Both Mary and Elizabeth were unlikely mothers back then – one being an
unmarried teenager and the other a woman of mature years. His own role, as the
one who was to make the ways straight for Jesus, is remembered especially today
with the Third Candle. He was to prepare
the way for bringing God’s love to us all.
As we know,
John’s ministry began much earlier than Jesus’s. We don’t know a lot about what Jesus was
doing during the first 30 years of his life but can surmise, from many of his
parables, that he had a real good handle on both Jewish family life and
theology and also the commercial aspects of being involved in the running of a
business – Joseph’s carpentry business in all probability. Recent research suggests that he might have
been involved in the building of a new village close to Nazareth. John’s earlier ministry, on the other hand,
is more clearly set out.
John the
Baptist never shied away from proclaiming the ministry of Jesus. He must have been a very charismatic person
for we read that many followed him and were baptised by him in the River Jordan
– even Jesus himself to show that whilst he was divine he had come down in
human form.

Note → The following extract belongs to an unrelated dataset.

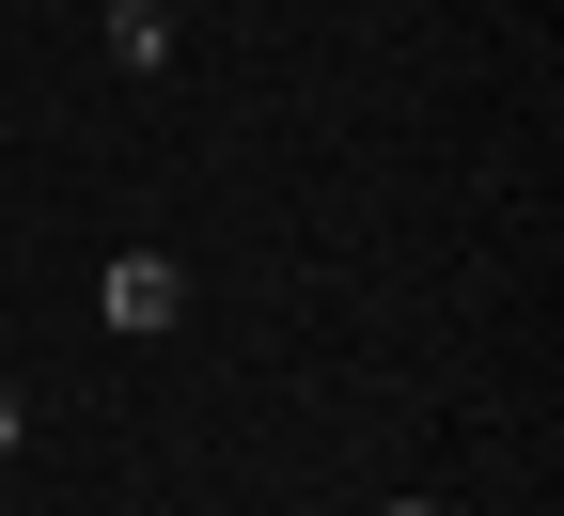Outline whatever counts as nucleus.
I'll list each match as a JSON object with an SVG mask.
<instances>
[{"mask_svg":"<svg viewBox=\"0 0 564 516\" xmlns=\"http://www.w3.org/2000/svg\"><path fill=\"white\" fill-rule=\"evenodd\" d=\"M110 63L158 79V63H173V0H110Z\"/></svg>","mask_w":564,"mask_h":516,"instance_id":"nucleus-2","label":"nucleus"},{"mask_svg":"<svg viewBox=\"0 0 564 516\" xmlns=\"http://www.w3.org/2000/svg\"><path fill=\"white\" fill-rule=\"evenodd\" d=\"M377 516H455V501H377Z\"/></svg>","mask_w":564,"mask_h":516,"instance_id":"nucleus-4","label":"nucleus"},{"mask_svg":"<svg viewBox=\"0 0 564 516\" xmlns=\"http://www.w3.org/2000/svg\"><path fill=\"white\" fill-rule=\"evenodd\" d=\"M17 438H32V392H17V376H0V454H17Z\"/></svg>","mask_w":564,"mask_h":516,"instance_id":"nucleus-3","label":"nucleus"},{"mask_svg":"<svg viewBox=\"0 0 564 516\" xmlns=\"http://www.w3.org/2000/svg\"><path fill=\"white\" fill-rule=\"evenodd\" d=\"M95 314H110L126 344H141V329H173V314H188V266H173V251H126V266H110V298H95Z\"/></svg>","mask_w":564,"mask_h":516,"instance_id":"nucleus-1","label":"nucleus"}]
</instances>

His own baptism gave a stamp
of authority to all those who had been previously and latterly baptised by
John.
John, in our
readings, is quizzed heavily by people sent by the Pharisees who are trying to
fathom out precisely who John is and what his actual job description is too.

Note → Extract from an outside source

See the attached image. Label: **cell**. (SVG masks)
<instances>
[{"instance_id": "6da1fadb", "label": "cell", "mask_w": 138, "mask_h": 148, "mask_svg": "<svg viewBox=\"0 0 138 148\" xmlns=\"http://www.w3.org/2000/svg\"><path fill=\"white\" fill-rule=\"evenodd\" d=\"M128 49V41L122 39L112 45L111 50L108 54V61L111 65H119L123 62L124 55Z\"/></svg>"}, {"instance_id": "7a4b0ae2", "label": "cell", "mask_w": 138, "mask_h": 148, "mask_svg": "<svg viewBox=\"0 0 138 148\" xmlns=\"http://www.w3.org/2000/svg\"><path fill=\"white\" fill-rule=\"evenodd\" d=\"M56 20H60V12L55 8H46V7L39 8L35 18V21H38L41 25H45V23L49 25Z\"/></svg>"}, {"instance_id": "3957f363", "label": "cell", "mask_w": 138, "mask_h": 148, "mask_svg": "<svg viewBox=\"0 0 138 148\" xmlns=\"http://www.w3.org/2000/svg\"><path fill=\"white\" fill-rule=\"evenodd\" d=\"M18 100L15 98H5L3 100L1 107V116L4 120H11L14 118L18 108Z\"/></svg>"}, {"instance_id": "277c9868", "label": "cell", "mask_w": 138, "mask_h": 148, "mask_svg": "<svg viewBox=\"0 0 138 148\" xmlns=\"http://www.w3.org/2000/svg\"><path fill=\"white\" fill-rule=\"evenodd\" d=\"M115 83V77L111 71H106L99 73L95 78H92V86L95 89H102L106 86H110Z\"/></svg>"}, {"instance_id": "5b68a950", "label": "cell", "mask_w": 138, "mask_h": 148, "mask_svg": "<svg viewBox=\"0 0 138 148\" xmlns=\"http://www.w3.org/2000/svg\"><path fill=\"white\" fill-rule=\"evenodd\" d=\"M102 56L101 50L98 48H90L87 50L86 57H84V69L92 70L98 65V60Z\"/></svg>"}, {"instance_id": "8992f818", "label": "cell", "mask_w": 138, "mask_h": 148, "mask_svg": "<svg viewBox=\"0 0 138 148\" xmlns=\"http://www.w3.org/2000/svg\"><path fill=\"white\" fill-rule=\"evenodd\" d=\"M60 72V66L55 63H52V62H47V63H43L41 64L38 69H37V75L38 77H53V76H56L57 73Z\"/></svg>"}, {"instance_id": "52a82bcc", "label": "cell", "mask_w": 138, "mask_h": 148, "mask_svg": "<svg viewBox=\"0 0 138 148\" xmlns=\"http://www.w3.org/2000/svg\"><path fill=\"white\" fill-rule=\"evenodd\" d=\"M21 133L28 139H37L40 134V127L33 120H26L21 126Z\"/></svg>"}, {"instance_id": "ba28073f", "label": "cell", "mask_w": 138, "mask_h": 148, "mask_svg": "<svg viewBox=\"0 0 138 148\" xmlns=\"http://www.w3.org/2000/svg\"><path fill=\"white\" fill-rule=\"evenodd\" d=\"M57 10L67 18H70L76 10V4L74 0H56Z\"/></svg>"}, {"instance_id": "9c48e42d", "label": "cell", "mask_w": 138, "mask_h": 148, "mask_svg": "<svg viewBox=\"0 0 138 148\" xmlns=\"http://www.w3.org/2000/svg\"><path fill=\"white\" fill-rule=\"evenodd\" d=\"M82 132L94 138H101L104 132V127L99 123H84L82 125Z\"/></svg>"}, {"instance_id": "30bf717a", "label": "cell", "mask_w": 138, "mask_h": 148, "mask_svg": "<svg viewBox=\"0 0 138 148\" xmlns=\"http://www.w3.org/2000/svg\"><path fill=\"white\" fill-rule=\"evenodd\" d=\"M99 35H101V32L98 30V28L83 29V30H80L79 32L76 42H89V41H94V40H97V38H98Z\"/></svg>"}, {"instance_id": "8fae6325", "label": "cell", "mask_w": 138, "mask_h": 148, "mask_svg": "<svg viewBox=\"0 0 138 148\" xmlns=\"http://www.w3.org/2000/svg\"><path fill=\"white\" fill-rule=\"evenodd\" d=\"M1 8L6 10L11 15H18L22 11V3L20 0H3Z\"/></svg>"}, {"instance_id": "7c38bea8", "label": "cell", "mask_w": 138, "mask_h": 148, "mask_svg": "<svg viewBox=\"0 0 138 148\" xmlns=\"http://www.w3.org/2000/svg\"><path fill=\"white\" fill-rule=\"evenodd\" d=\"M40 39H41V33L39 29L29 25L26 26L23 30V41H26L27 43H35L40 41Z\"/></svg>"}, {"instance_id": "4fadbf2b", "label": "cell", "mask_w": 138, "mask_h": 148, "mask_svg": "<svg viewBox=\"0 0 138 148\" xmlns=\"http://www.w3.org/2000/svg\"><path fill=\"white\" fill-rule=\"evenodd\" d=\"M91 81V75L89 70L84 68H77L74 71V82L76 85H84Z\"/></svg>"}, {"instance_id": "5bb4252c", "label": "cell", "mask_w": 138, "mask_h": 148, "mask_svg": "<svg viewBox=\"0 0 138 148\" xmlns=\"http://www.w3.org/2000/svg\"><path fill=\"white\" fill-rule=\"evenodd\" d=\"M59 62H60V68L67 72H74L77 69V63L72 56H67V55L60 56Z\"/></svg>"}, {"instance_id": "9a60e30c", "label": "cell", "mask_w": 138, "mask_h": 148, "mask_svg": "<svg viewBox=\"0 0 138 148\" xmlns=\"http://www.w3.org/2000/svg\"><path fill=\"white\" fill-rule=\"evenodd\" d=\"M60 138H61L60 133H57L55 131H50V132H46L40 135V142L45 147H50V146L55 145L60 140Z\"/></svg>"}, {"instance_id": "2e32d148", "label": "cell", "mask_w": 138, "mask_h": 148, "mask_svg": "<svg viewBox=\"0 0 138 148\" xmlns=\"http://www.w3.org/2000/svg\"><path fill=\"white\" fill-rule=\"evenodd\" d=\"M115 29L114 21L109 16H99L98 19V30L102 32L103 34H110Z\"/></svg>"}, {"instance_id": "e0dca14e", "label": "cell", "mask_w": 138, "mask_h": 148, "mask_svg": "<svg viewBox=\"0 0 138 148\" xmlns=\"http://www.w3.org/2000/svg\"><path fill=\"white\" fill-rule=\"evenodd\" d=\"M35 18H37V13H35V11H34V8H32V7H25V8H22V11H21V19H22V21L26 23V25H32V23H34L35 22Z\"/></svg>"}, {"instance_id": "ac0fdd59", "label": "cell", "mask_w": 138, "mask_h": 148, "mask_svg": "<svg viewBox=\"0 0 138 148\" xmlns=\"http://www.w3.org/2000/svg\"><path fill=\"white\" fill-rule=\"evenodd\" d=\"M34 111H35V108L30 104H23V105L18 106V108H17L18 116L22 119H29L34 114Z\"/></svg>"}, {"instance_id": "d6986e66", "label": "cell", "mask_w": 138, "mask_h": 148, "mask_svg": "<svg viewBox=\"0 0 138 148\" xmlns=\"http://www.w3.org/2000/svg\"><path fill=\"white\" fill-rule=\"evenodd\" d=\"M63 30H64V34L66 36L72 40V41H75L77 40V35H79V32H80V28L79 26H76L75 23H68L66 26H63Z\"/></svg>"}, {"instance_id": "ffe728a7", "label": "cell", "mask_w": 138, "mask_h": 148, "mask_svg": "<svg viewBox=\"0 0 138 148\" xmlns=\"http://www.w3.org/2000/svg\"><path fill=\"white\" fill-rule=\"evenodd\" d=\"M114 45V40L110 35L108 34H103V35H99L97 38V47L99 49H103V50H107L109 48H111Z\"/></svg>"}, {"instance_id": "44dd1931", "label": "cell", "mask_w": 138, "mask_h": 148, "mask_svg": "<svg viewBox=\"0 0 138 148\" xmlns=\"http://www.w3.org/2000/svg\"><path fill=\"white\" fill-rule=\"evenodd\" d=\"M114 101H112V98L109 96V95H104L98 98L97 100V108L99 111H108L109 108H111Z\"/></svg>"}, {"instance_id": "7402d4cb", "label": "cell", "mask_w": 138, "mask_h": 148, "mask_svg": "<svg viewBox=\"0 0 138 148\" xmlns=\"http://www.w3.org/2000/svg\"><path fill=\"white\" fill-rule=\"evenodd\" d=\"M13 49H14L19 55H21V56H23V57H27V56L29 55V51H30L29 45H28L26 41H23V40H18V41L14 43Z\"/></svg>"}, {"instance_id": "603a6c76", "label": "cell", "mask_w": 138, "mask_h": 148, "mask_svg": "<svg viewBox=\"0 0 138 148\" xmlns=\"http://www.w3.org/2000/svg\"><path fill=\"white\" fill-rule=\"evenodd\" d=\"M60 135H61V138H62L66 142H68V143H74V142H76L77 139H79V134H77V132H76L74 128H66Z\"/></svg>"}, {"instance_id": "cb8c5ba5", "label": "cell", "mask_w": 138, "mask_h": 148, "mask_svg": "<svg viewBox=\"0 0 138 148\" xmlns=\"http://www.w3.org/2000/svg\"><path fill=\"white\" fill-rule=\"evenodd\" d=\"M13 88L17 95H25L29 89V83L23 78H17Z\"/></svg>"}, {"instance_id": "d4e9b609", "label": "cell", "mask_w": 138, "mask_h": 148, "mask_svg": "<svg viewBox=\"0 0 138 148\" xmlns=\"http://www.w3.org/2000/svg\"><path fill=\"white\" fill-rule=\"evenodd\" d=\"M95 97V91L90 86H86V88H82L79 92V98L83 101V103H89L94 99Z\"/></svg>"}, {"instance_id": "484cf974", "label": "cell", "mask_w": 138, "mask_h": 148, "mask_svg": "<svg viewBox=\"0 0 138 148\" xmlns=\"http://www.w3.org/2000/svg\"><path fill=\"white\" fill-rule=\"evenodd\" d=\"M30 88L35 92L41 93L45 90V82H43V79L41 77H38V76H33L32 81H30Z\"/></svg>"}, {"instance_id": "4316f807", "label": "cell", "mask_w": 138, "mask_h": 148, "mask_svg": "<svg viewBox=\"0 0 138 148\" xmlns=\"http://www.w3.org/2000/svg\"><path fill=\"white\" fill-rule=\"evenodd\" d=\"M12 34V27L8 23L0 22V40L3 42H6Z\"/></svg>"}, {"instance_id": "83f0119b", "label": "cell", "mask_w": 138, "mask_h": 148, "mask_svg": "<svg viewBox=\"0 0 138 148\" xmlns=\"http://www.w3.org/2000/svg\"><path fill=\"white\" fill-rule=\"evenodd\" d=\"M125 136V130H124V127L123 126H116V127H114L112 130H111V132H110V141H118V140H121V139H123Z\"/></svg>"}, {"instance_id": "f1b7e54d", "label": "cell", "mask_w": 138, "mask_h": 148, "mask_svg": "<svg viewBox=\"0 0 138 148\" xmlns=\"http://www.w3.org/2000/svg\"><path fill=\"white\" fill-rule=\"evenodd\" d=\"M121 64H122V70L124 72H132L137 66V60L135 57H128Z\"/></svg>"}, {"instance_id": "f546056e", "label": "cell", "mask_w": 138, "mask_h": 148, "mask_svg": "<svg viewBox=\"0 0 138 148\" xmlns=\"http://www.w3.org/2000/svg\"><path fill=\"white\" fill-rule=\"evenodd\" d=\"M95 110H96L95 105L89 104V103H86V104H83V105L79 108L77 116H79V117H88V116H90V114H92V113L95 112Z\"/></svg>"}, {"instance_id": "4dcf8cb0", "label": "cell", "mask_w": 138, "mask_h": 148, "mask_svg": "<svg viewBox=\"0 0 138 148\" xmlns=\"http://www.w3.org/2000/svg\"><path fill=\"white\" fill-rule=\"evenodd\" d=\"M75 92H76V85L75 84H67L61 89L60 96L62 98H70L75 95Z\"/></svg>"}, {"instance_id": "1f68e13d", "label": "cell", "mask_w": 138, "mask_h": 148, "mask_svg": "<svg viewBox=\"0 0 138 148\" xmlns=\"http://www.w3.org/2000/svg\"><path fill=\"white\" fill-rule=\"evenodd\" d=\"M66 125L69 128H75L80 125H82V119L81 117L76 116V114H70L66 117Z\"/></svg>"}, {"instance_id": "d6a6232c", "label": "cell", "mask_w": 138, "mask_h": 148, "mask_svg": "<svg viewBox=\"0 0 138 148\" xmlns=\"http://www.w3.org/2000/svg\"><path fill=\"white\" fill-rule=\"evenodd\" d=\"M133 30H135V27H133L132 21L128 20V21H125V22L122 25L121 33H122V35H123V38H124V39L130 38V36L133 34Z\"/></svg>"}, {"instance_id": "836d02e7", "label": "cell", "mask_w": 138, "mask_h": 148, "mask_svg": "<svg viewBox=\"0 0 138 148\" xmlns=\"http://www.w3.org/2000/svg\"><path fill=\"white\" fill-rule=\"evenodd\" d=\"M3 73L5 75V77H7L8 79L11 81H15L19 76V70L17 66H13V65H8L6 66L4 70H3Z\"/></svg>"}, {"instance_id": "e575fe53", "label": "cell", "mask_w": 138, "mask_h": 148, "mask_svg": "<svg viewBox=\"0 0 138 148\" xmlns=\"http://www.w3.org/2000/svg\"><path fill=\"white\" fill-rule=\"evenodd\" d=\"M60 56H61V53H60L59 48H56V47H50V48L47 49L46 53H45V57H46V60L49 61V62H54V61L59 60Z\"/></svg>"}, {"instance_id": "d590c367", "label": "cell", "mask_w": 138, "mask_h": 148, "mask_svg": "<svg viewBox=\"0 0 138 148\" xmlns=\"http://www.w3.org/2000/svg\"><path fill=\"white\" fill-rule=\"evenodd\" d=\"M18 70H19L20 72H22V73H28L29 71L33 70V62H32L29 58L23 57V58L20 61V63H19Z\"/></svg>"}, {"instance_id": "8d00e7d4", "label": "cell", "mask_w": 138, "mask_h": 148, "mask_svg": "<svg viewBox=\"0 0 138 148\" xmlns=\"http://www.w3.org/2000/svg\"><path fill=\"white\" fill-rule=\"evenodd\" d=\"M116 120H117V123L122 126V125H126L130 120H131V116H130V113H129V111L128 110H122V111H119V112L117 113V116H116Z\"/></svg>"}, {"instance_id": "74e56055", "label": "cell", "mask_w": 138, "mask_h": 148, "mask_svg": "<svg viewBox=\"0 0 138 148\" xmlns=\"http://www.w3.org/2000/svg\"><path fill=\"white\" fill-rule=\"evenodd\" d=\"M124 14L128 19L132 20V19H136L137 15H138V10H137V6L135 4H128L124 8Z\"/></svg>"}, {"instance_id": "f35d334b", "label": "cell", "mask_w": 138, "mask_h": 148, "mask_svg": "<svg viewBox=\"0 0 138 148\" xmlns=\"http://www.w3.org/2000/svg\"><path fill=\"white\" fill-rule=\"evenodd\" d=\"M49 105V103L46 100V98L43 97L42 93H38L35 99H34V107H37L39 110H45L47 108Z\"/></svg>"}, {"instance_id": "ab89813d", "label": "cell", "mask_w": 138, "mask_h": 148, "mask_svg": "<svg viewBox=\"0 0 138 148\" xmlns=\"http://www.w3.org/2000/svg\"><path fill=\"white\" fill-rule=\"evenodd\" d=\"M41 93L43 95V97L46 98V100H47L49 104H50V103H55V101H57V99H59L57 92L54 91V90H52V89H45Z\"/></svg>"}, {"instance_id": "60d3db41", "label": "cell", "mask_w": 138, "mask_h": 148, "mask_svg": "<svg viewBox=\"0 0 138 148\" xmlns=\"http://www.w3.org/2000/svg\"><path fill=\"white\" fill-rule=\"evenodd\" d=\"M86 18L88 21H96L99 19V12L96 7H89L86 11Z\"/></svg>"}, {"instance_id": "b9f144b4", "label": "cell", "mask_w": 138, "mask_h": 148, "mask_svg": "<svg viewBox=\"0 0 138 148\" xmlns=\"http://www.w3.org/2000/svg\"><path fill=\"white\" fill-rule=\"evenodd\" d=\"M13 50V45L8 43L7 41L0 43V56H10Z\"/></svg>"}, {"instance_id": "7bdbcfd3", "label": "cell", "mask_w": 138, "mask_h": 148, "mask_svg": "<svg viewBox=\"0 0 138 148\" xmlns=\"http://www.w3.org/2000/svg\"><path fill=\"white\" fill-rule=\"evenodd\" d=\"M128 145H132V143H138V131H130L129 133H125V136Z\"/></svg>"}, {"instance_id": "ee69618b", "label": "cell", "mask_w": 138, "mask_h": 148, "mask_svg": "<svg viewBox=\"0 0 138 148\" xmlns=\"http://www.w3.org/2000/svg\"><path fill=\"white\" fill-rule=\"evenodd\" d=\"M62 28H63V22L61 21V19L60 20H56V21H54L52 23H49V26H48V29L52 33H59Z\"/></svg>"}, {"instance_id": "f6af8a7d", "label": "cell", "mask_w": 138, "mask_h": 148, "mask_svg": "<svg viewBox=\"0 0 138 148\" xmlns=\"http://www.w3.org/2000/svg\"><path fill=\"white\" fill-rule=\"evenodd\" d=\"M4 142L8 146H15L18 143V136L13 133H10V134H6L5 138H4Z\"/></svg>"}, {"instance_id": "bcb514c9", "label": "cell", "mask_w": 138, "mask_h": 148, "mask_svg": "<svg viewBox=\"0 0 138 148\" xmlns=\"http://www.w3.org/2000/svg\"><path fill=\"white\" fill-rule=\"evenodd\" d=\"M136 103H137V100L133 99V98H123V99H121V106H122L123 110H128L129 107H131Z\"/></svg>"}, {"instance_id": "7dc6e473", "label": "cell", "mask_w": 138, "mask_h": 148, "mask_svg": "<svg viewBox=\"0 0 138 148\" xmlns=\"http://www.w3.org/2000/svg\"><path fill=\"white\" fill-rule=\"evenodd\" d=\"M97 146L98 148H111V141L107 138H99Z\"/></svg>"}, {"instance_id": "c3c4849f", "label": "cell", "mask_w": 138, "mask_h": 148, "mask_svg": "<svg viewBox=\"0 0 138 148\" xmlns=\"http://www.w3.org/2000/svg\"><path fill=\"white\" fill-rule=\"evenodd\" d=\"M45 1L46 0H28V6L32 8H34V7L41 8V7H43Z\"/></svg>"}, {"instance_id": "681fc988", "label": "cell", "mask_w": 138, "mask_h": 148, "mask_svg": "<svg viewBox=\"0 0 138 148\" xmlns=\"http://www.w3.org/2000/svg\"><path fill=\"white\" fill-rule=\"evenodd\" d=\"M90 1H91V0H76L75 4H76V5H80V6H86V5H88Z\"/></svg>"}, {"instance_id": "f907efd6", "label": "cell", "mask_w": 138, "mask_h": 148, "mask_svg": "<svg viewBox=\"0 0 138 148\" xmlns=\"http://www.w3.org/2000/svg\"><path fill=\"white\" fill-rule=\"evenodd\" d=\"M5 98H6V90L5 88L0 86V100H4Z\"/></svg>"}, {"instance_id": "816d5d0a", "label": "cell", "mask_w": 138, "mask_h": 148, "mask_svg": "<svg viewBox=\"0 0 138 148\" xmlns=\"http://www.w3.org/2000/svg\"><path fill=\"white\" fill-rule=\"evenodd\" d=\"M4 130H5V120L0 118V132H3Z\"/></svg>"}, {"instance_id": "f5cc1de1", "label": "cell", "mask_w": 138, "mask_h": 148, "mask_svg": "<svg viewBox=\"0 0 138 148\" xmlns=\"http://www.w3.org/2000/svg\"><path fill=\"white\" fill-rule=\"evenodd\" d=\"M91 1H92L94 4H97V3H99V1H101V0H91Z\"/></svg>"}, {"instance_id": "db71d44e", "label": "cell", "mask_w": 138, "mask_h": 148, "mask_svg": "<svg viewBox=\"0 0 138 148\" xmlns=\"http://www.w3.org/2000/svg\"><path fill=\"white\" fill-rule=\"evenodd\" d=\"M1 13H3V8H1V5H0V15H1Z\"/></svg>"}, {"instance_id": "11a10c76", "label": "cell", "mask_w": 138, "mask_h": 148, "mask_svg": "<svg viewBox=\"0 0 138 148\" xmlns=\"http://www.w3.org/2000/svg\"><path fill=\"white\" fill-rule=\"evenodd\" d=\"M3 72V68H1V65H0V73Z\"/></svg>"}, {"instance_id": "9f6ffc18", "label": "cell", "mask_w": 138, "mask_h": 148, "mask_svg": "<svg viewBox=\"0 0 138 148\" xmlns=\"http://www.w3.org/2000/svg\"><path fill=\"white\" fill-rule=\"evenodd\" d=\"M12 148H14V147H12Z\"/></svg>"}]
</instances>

John answers “I am the voice of one
crying in the wilderness, make straight the way of the Lord”. He goes on to
say that he is not the Messiah because he only baptises with water, that a
greater person is coming who will have the ability to baptise with the
Spirit. For the Jews, this would have been
quite a revelation for up until that point the Spirit had only been bestowed
upon special people for special tasks.
Now here was a hint that the Holy Spirit might be for all, just as water
had been for all and any who wanted to be baptised.
I have always
found it interesting, and revealing that John begins his Gospel, his story of
Jesus’s life, not with Bethlehem, the shepherds and wise men coming to a dirty
stable, but with the news that Jesus was always there and was coming down to
bring light, life and spirit to a broken world.
Deliberately, he begins at Chapter 1 Verse 1 with the immortal phrase
“In the beginning” those self-same words that begin the Jewish Torah with
Genesis. “Jesus, was, is and is to
come”. Alleluia! What a wonderful
thought and something for us all to reflect upon as we hurry towards Christmas
and may the Holy Spirit be with you all today and always.